• **Task requirements**:
a – Using the security section, answer each question briefly:
(i) What does the Sports Sponsorships Engine use to implement security?
(ii) Which HTTP header field carries HTTP basic authentication?
(iii) Which two authentication options are described as planned?
b – Write the next part of the security section, picking up after its final sentence.

Security

The Sports Sponsorships Engine (SSE) on which the SAP Sailing Analytics and the SAP Tennis Analytics are based, uses Apache Shiro to implement security. This in particular includes authentication and authorization. This document does not aim to replace the Shiro documentation which is available, e.g., at http://shiro.apache.org/configuration.html, http://shiro.apache.org/permissions.html and http://shiro.apache.org/web.html.

Users, Sessions, Roles, and Permissions

Users are identified in an authentication process. This can currently be a username/password login implemented by posting a form, through HTTP basic authentication (an "Authorization: Basic " HTTP header field) or by using an OAuth-like bearer access token that can be obtained by an authenticated user through a RESTful web service. OAuth-based authentication by external OAuth providers and SAP ID is planned (see [Bug 2482](http://bugzilla.sapsailing.com/bugzilla/show_bug.cgi?id=2482)).

• **Supplied entries**:
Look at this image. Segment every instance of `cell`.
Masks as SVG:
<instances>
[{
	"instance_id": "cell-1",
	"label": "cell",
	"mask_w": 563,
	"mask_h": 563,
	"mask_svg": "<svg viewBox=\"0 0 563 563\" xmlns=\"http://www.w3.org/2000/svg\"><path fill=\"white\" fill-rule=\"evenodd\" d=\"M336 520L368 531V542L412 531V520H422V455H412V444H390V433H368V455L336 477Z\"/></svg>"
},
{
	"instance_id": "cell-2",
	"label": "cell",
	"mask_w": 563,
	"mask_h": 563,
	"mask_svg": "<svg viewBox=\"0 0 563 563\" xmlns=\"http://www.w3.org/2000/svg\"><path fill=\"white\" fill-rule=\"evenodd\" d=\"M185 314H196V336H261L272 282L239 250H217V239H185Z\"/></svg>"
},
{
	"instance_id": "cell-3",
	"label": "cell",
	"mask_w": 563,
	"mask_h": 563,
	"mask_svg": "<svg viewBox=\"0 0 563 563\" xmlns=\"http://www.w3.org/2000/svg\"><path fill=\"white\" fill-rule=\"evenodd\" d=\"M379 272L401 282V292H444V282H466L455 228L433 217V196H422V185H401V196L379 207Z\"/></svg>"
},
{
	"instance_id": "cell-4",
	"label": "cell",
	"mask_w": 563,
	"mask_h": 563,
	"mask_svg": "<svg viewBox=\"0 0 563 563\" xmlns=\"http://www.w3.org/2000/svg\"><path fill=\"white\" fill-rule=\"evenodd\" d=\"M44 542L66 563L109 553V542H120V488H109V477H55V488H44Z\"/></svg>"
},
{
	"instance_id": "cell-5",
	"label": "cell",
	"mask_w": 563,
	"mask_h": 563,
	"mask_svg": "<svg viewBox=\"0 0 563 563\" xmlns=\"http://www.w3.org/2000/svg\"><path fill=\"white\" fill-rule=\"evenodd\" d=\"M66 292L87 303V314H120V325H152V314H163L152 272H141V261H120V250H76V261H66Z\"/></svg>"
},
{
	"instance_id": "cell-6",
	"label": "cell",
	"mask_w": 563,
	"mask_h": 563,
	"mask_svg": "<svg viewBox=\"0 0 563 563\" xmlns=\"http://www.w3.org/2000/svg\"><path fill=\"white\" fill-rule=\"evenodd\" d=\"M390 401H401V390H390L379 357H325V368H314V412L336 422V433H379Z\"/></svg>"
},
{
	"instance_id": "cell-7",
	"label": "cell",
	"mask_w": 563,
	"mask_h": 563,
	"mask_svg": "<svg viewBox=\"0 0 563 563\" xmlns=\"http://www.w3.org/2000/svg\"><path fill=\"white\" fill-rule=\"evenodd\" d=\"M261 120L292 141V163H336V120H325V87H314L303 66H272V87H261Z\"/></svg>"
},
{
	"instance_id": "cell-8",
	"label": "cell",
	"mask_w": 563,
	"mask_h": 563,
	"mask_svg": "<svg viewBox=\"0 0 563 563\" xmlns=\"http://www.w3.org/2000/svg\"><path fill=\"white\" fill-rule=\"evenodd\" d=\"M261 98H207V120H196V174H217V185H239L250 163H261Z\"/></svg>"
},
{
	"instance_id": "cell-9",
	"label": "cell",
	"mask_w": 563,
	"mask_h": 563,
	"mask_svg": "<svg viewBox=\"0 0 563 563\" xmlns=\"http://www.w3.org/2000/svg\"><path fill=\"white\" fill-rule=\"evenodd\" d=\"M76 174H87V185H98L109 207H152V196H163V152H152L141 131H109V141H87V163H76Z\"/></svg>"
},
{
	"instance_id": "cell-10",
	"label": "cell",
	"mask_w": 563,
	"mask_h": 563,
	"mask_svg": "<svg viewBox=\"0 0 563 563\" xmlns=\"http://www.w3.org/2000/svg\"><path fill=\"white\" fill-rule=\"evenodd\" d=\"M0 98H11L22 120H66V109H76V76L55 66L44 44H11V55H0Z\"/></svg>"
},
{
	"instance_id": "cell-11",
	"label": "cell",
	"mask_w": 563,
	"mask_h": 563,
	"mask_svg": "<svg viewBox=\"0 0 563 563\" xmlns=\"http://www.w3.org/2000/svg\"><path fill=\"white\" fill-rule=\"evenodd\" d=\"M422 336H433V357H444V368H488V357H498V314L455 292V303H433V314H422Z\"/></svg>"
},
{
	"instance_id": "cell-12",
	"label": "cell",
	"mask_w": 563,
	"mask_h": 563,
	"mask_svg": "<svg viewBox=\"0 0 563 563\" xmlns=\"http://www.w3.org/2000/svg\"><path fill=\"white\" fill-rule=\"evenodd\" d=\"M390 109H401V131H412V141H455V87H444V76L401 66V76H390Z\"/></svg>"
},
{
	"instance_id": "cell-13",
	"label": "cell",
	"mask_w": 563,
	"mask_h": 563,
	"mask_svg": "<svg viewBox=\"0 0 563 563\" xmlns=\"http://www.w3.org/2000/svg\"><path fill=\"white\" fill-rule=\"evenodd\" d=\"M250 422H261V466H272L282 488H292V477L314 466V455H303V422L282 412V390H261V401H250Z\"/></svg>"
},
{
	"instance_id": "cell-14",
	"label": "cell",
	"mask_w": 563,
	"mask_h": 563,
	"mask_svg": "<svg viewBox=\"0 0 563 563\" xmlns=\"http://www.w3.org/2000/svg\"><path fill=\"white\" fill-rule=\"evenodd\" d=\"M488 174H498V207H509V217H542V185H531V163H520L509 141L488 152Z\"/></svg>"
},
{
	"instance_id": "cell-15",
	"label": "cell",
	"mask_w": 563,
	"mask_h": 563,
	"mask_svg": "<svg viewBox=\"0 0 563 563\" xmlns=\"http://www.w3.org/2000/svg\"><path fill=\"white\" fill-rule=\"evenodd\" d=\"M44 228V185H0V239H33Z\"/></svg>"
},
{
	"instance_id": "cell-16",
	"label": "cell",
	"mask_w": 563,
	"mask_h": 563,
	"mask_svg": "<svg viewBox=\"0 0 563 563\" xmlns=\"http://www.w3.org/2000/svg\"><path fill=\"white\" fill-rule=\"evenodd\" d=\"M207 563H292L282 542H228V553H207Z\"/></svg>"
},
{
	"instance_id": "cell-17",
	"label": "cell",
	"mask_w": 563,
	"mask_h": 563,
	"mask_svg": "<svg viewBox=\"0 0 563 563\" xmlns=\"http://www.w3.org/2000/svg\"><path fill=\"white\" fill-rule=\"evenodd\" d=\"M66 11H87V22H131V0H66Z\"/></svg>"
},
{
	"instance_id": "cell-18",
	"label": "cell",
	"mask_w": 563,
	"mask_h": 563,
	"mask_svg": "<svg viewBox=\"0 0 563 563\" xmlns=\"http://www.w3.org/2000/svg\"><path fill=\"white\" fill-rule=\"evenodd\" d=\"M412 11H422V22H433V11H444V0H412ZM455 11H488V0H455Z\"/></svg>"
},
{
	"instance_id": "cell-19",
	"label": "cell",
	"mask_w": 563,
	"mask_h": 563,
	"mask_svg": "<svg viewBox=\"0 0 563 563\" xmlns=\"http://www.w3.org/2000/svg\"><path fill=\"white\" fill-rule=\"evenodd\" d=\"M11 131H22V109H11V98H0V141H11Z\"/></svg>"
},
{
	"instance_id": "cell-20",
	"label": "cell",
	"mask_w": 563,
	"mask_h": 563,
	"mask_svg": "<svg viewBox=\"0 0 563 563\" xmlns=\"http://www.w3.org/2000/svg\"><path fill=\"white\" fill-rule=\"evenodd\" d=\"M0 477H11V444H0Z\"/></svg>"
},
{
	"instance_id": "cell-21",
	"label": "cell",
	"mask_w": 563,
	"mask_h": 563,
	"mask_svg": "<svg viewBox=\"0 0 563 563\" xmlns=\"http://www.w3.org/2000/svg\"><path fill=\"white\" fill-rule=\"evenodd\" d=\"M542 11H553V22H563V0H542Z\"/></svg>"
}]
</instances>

• **Expected responses**:
a –
(i) Apache Shiro.
(ii) The "Authorization: Basic " header field.
(iii) OAuth-based authentication by external OAuth providers, and SAP ID.

b –
The response for an HTTP request by an authenticated user contains the JSESSIONID cookie whose value is the session key. Our sessions have a default timeout of 30 minutes which is provided as the Shiro default (see org.apache.shiro.session.mgt.DefaultSessionManager.DEFAULT_GLOBAL_SESSION_TIMEOUT and its use in the org.apache.shiro.session.mgt.SimpleSession constructor). Each request performed with this session key will renew the session timeout.

Logging out, e.g., by invoking the /security/api/restsecurity/logout service, invalidates the session key, and a new authentication will be required to obtain a new session.

An authenticated user has zero or more roles and zero or more immediate permissions assigned. Roles, in turn, can imply more permissions which are added to the immediate permissions to result in the complete set of permissions the user has. Roles and immediate permissions are stored persistently in an instance of com.sap.sse.security.UserStore and can be dynamically adjusted during application run-time.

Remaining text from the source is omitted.